**Task item**
A faithful copy of the data, pictures omitted, is the required answer.

**Stored data**

★ ★ ★ ★ ★

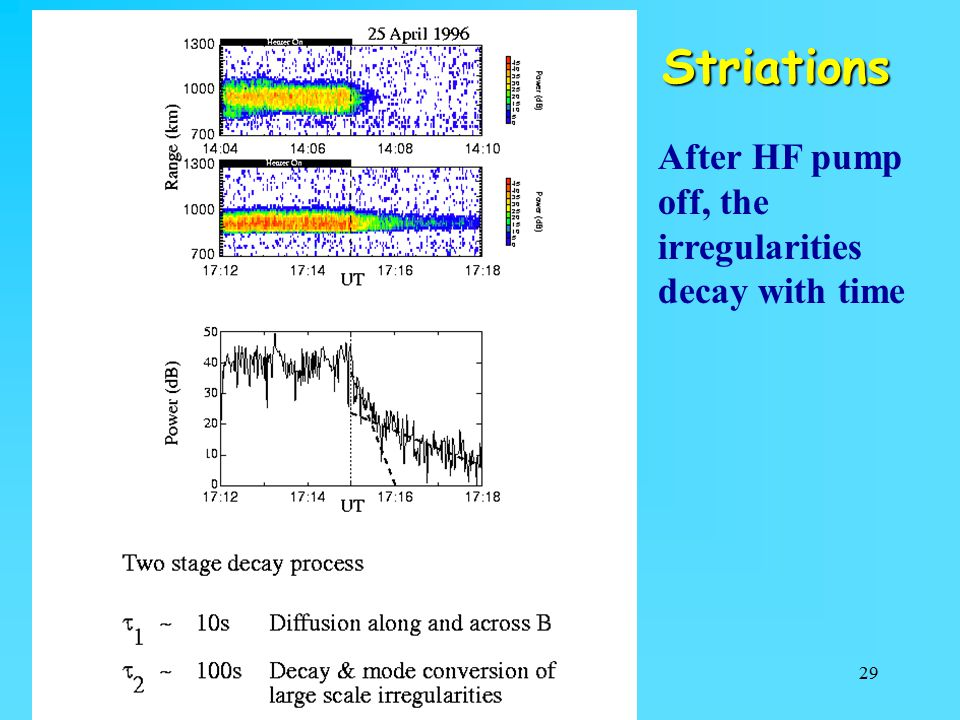 Striations After HF pump off, the irregularities decay with time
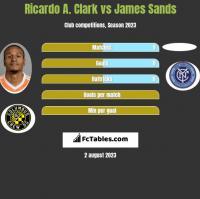 Ricardo A. Clark vs James Sands h2h player stats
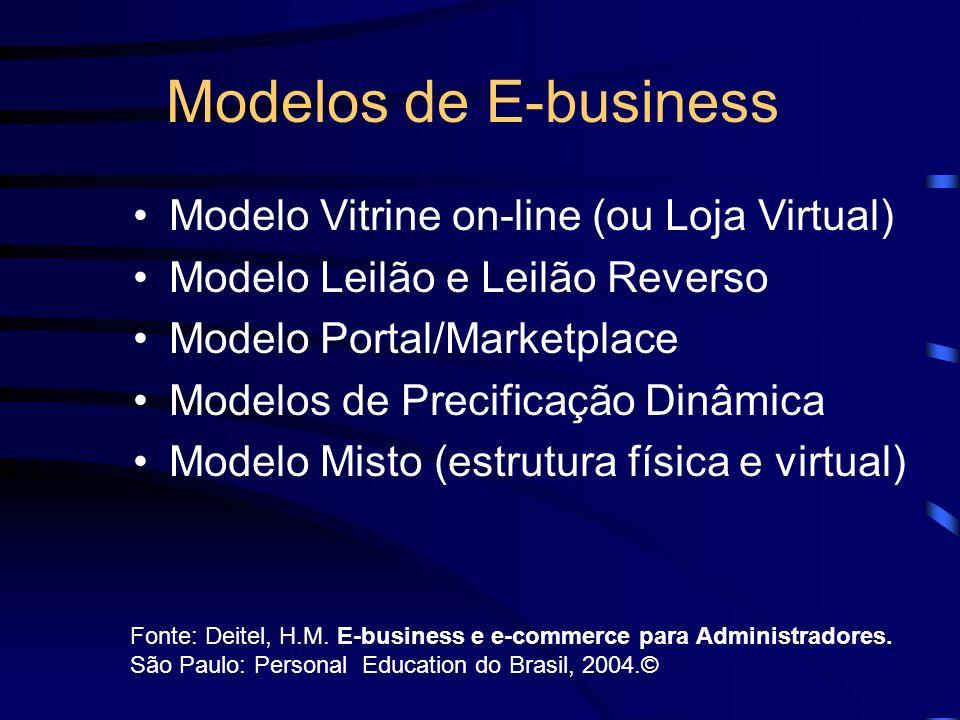 Modelo Vitrine on-line (ou Loja Virtual) Modelo Leilão e Leilão Reverso Modelo Portal/Marketplace Modelos de Precificação Dinâmica Modelo Misto (estru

★ ★ ★ ★ ★

**Answer to this problem**
 Striations After HF pump off, the irregularities decay with time
 Ricardo A. Clark vs James Sands h2h player stats
 Modelo Vitrine on-line (ou Loja Virtual) Modelo Leilão e Leilão Reverso Modelo Portal/Marketplace Modelos de Precificação Dinâmica Modelo Misto (estru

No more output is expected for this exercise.